Copy the rows from the line with "What is the measured" up to and including the line with "12.6 metres", keeping every character unchanged.

Source records:
= = = =
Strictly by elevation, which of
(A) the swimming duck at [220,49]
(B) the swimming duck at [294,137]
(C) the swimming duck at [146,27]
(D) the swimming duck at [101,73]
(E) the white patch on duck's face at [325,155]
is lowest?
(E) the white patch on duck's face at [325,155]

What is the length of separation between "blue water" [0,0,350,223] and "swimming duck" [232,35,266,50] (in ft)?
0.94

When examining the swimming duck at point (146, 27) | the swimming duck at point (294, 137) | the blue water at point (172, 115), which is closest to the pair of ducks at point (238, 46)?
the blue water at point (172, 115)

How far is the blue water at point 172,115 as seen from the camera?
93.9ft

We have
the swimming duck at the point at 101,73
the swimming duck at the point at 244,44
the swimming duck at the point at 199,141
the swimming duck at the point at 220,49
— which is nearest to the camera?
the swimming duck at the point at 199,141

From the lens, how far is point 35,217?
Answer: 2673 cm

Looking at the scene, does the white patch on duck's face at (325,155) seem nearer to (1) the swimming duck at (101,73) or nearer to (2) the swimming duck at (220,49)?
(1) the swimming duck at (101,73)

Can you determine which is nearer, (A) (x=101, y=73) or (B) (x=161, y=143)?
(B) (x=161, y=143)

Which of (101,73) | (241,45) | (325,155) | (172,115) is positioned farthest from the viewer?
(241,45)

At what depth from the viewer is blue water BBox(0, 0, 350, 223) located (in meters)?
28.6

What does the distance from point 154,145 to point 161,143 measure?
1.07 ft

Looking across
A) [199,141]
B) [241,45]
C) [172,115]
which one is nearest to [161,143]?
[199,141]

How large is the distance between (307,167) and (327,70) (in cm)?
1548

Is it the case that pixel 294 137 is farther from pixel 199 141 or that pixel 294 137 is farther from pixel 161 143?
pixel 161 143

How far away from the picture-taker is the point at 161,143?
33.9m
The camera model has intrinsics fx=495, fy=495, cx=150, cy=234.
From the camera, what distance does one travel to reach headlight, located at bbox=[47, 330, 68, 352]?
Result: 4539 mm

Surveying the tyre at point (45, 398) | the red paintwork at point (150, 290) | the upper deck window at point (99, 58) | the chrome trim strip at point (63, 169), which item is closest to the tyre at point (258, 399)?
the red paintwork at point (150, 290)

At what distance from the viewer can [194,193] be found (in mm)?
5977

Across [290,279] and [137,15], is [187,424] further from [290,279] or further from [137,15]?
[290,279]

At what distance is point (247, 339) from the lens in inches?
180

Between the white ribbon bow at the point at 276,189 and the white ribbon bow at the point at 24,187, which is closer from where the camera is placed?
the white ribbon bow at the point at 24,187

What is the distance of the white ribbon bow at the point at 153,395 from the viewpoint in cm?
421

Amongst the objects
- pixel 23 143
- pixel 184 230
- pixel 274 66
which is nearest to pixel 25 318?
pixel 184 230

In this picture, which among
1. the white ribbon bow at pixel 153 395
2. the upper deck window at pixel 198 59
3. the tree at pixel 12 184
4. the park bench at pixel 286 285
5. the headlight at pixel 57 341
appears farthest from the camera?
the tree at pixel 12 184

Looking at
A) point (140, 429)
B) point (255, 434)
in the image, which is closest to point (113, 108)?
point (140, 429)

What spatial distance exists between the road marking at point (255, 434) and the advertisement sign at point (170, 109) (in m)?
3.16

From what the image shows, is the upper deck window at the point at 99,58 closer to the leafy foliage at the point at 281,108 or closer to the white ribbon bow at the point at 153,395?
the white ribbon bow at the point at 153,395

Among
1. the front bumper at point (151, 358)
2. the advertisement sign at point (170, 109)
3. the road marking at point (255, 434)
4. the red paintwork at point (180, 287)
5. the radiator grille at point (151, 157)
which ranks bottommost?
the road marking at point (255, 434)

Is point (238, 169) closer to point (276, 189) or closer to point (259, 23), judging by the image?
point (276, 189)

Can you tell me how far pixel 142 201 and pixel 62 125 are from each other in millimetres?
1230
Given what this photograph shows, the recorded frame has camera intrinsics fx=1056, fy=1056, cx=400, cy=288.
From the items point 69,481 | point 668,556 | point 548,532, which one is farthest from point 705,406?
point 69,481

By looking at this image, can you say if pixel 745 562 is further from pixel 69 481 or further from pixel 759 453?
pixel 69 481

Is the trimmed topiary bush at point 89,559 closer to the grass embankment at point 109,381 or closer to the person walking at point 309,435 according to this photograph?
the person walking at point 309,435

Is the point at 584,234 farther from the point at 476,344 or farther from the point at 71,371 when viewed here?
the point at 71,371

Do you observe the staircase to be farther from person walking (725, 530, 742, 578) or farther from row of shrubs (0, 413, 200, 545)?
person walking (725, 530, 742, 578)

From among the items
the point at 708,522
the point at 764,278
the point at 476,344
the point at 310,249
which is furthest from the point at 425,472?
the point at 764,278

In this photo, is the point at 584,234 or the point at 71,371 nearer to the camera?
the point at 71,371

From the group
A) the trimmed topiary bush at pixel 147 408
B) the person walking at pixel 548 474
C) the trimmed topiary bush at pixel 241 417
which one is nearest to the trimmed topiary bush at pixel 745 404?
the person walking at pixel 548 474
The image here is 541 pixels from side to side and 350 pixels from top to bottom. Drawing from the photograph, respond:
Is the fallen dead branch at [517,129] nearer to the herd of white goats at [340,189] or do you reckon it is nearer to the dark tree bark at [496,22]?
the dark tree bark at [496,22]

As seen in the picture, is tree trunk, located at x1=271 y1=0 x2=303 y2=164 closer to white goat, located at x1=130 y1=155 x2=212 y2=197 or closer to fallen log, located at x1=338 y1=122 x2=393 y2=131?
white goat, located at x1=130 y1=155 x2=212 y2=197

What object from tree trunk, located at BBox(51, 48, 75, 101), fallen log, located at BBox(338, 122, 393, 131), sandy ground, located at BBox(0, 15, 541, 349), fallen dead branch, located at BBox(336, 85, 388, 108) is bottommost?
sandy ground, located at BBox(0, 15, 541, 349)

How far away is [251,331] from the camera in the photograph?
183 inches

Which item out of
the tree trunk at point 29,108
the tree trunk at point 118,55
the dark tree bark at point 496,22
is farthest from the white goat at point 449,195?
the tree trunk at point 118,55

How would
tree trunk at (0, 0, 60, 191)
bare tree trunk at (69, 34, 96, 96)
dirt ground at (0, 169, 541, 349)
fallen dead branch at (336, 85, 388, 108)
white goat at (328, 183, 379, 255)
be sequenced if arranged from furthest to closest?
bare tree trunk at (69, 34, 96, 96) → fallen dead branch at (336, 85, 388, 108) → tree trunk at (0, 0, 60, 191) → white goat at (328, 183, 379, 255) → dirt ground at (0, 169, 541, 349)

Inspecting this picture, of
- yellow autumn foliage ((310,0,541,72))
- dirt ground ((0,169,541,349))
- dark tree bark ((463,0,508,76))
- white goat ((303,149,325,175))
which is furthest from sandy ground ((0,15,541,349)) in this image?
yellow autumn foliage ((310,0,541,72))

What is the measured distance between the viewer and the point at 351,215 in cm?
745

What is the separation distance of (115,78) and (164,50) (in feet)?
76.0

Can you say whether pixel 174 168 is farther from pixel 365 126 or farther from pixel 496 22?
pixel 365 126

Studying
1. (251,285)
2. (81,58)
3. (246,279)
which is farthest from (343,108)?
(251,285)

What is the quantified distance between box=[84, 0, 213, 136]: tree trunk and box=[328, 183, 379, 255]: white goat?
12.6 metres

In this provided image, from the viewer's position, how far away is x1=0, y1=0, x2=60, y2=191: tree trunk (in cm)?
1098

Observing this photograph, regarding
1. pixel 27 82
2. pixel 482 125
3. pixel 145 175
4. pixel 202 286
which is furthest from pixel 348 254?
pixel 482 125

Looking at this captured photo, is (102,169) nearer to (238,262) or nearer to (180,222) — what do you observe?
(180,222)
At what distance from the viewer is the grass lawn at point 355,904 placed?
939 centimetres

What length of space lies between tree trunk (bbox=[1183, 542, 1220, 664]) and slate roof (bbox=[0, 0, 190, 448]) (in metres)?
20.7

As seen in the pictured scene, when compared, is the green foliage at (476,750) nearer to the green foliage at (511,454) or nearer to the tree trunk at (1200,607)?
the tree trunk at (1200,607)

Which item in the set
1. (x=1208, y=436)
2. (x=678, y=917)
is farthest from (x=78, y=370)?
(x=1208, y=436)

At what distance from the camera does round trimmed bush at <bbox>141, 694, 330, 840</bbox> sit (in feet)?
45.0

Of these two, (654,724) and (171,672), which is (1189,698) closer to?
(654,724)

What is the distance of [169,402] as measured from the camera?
= = = =
Result below:
What is the measured distance between the viewer and the point at 351,215 in cm?
745

What is the separation distance of (115,78) and (164,50) (in feet)?
76.0

Can you say whether pixel 174 168 is farther from pixel 365 126 or farther from pixel 496 22?
pixel 365 126

Studying
1. (251,285)
2. (81,58)
3. (246,279)
which is farthest from (343,108)?
(251,285)

What is the quantified distance between box=[84, 0, 213, 136]: tree trunk and box=[328, 183, 379, 255]: white goat?
12.6 metres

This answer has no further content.